Records from a set of spatial questions:

***

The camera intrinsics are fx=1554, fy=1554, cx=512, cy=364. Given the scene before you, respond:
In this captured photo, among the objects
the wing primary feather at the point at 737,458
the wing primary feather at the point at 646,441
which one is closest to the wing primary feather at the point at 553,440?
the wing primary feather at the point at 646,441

***

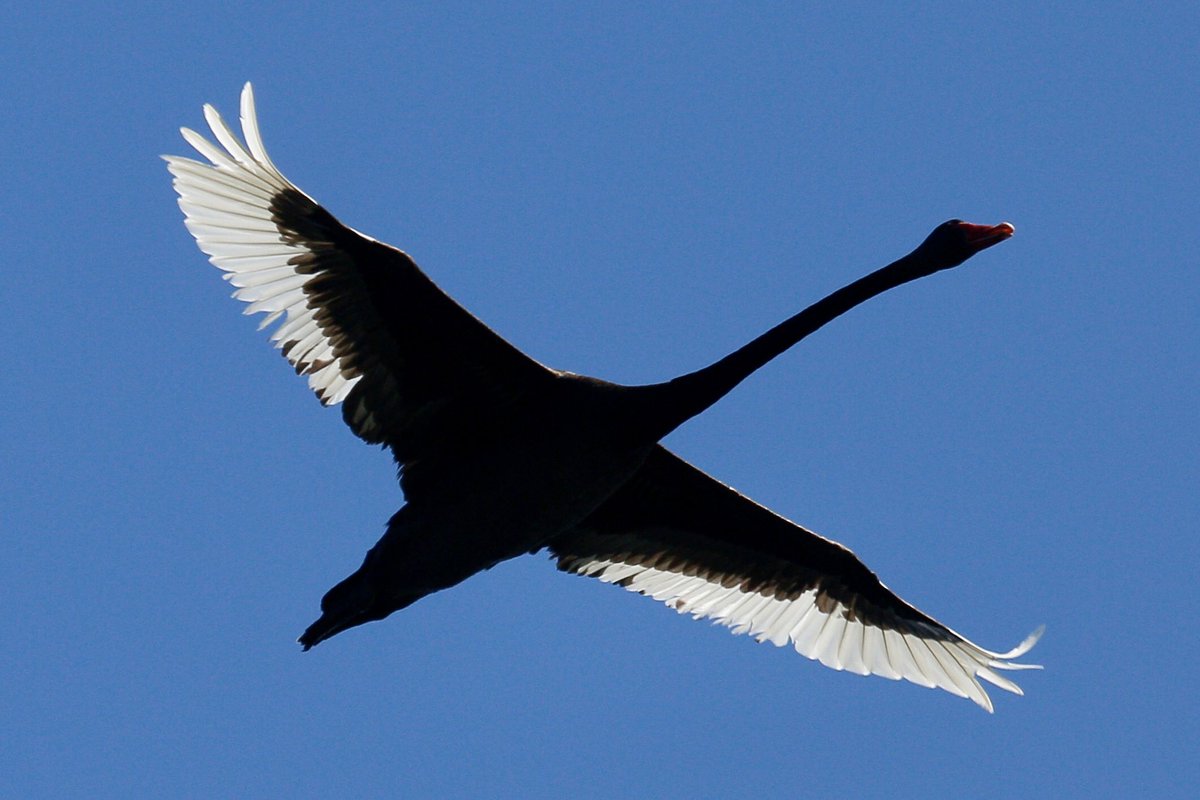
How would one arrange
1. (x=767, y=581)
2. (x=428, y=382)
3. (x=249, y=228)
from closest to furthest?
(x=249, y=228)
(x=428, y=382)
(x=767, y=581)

***

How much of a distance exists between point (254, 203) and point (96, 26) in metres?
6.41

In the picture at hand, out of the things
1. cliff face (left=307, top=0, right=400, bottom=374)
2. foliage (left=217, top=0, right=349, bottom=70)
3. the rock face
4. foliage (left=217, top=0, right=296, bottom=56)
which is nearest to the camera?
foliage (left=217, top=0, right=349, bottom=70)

***

* GIVEN PROBLEM: Report each line of the items above that contains the word "bottom", copying every such line in full.

* ANSWER TO THIS TASK:
1. cliff face (left=307, top=0, right=400, bottom=374)
2. foliage (left=217, top=0, right=349, bottom=70)
4. foliage (left=217, top=0, right=296, bottom=56)
foliage (left=217, top=0, right=349, bottom=70)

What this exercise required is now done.